In years past, a job hopper was believed to be a flight risk – a person who lacked company loyalty, who chased salary, whose performance issues led to frequent moves, or perhaps all of the above. Even an attractive candidate with a history of frequent job moves could give a hiring manager pause: Would this candidate jump at the first better, or more lucrative, offer that comes their way? Would they be too focused on determining their next landing spot to give their best effort in the position being offered? Would the investment in screening, onboarding and training this employee be wasted if they aren’t motivated to stick around for the long term?
These were all valid concerns for employers – and, to some extent, remain so. But with the rise of the gig economy, more businesses find themselves in need of contract, temporary or seasonal workers, and over time the workforce has responded by becoming more flexible, more nimble in order to find suitable employment. When considering the modern incidence of “job hopping,” it’s important to note that those doing the hiring have strayed from the old corporate conventions as much, and perhaps more than, those being hired.

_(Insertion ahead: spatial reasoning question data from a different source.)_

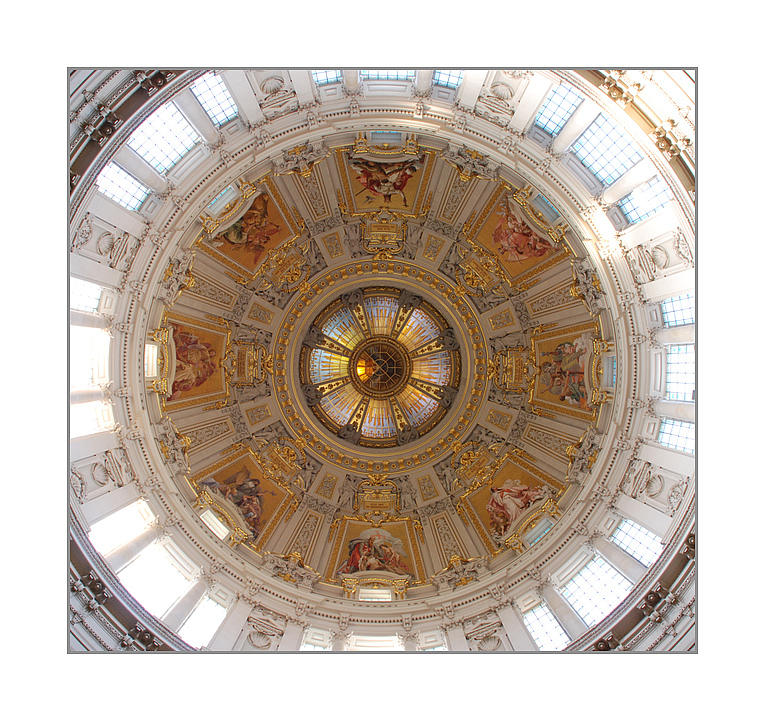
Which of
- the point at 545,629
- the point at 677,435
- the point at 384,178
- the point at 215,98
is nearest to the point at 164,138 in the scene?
the point at 215,98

And that’s just fine, so long as both sides are benefitting – a case of all boats being lifted by a rising tide. We’ve witnessed an example of this in real time: Most businesses were put out by the COVID-19 shutdown, leading to halts in operations, guarded consumer spending and depressed markets. The effects, devastating as they were, could have been worse. But the moment forced many companies to rethink traditional mindsets and explore new career models and employment arrangements. Not only did “work from home” become an acceptable option in spaces where it once was considered unthinkable, but also more businesses realized the need to build a flexible workforce. Companies got back to business. More workers went back to earning – and sooner.
More than ever, companies are beginning to view employment opportunities on a reduced time-to-value scale. The long-term, unpredictable nature of the pandemic has prompted many businesses to pursue more time-boxed employment arrangements that they can directly correlate to increased revenue, cost savings and improved risk mitigations.
Workers will require a similarly deft approach: In order to market themselves, employees should look over their slate of experience and, for each position, lead with value and closely trail with risk avoidance. Be prepared to highlight tangible value contributed to past employers, while subtly and tactfully addressing any concerns an employer may raise around their departure from a given company. (Example: “As my final contribution, I groomed a successor who seamlessly transitioned into my role and made an immediate impact.”)
With these developments, the stigma around job fluidity is gradually dissipating. As the uptick in shorter-tenure job arrangements continues through the pandemic, the re-balancing of short- versus long-term job profiles can be expected to bring about a lasting transformation. Increasingly, employee movement will be viewed as the literal cost of doing business. It will be up to both workers and employers to find the benefits of a new era that is dictating a different demand curve – one that not only accepts job hopping, but caters to it.